TheSpec.com - BreakingNews - ArcelorMittal slashes output
ArcelorMittal slashes output
November 05, 2008
BY NAOMI POWELL
The Hamilton Spectator
ArcelorMittal Dofasco is slashing production by 40 per cent as the financial meltdown continues to weaken demand for steel.
The move comes as parent firm ArcelorMittal prepares to reduce global steelmaking by one-third, double what it anticipated in September.
“The orders just aren’t there,” Dofasco spokesperson Larry Meyer said today.
“It all tracks back to the consumer. If you’re not buying houses and not buying cars, it eventually rolls out to manufacturers.”
The former Dofasco began easing off production in September and will further reduce steelmaking to about 60 per cent capacity by next month, Meyer said.
The firm will also postpone a $119-million project to start up a third blast furnace in Hamilton. That project, announced this summer when steel prices were still robust, was slated to be completed by March 31.
Coke production and purchases of raw materials such as iron ore will be cut in favour of using up existing supplies.
No layoffs of permanent staff are planned, Meyer said. Overtime and contracting hours will be reduced first at the plant, followed by cuts to casual workers if necessary.
The Hamilton production cuts are part of ArcelorMittal’s strategy to dramatically cut global output as steel orders evaporate and prices tumble.
The world’s largest steelmaker said it would decrease global production by more than 30 per cent. In September, the company said it would reduce output by just 15 per cent.
“Things have worsened in the last three weeks and as a result we’ve had to accelerate our cuts,” chief financial officer Aditya Mittal told analysts during the company’s third quarter earnings call today.
ArcelorMittal posted profits of $3.8 billion US, up from $3 billion US during the same period last year.
Though it benefited from prices and demand that soared during the summer, the outlook for steelmakers has since taken an abrupt turn. As the global economy slows, demand for the steel used in cars and appliances has plummeted and customers are struggling to secure credit.
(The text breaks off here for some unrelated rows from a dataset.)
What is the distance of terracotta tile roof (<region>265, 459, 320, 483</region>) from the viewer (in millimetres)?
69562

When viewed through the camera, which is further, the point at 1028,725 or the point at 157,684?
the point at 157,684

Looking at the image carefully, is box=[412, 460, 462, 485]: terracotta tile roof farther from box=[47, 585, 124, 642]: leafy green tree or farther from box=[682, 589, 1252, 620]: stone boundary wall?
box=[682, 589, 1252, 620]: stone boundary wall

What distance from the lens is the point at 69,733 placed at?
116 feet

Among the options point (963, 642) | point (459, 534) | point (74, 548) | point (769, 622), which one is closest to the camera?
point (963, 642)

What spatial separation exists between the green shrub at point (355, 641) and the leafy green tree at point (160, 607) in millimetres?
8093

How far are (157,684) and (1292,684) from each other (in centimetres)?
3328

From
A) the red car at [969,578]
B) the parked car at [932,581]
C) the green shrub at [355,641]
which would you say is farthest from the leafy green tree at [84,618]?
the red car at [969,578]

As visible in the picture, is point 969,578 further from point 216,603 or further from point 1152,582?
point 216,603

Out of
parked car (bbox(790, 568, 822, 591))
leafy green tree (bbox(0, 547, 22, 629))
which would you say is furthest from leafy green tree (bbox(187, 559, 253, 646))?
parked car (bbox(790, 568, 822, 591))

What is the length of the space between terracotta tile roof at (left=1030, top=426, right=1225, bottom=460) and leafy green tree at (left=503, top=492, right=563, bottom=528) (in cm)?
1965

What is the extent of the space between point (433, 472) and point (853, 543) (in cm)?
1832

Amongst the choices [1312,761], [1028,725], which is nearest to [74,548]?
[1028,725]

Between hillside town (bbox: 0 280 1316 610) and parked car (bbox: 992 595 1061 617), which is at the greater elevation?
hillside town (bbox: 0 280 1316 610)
Considering the market conditions, the company was making “appropriate production cuts to seek to rebalance supply and demand,” CEO Lakshmi Mittal said.
In addition to production cuts, Mittal said his company will “pause its growth strategy until we have a more settled economic outlook.”
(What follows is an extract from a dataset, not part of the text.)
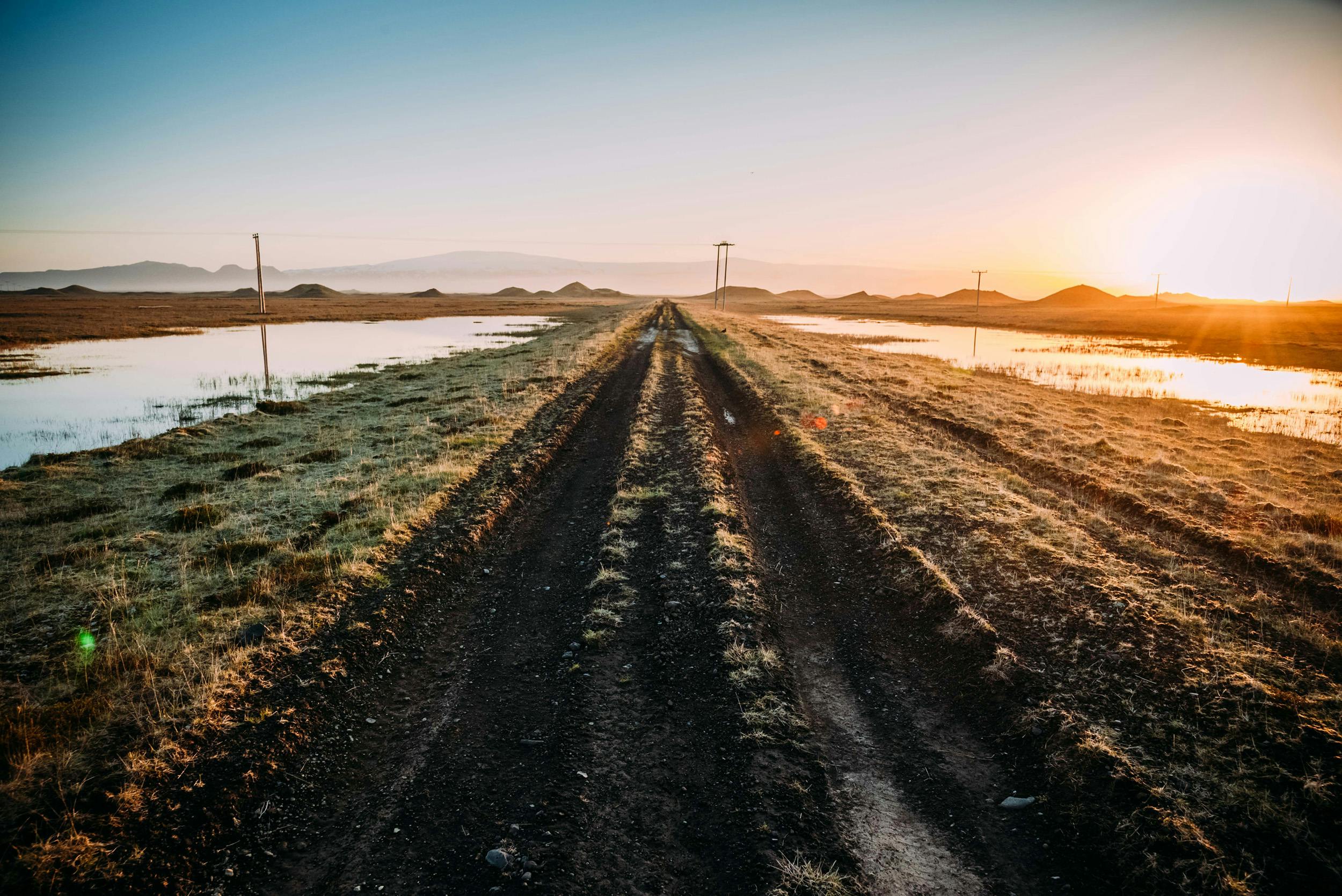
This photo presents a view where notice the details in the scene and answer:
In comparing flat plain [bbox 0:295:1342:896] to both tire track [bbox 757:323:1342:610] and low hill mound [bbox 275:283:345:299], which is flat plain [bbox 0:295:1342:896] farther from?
low hill mound [bbox 275:283:345:299]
A long list of expansion projects, particularly those that add steelmaking capacity, will be put on hold until demand recovers, he said.
Mittal said he could see the steelmaker increasing output again when demand returns next year — but was cautious about saying when that might happen.
Locally, U.S. Steel Canada has already shut down its Hamilton blast furnace for six to eight weeks due to a decline in orders.
“Looking ahead, our shipments into 2009 could remain low and our challenges may well continue into the new year,” Daniel Janczak, ArcelorMittal Dofasco’s vice-president of manufacturing, wrote in a recent letter to staff.
Since late September, “the market for steel has slowed even more than was anticipated,” he wrote.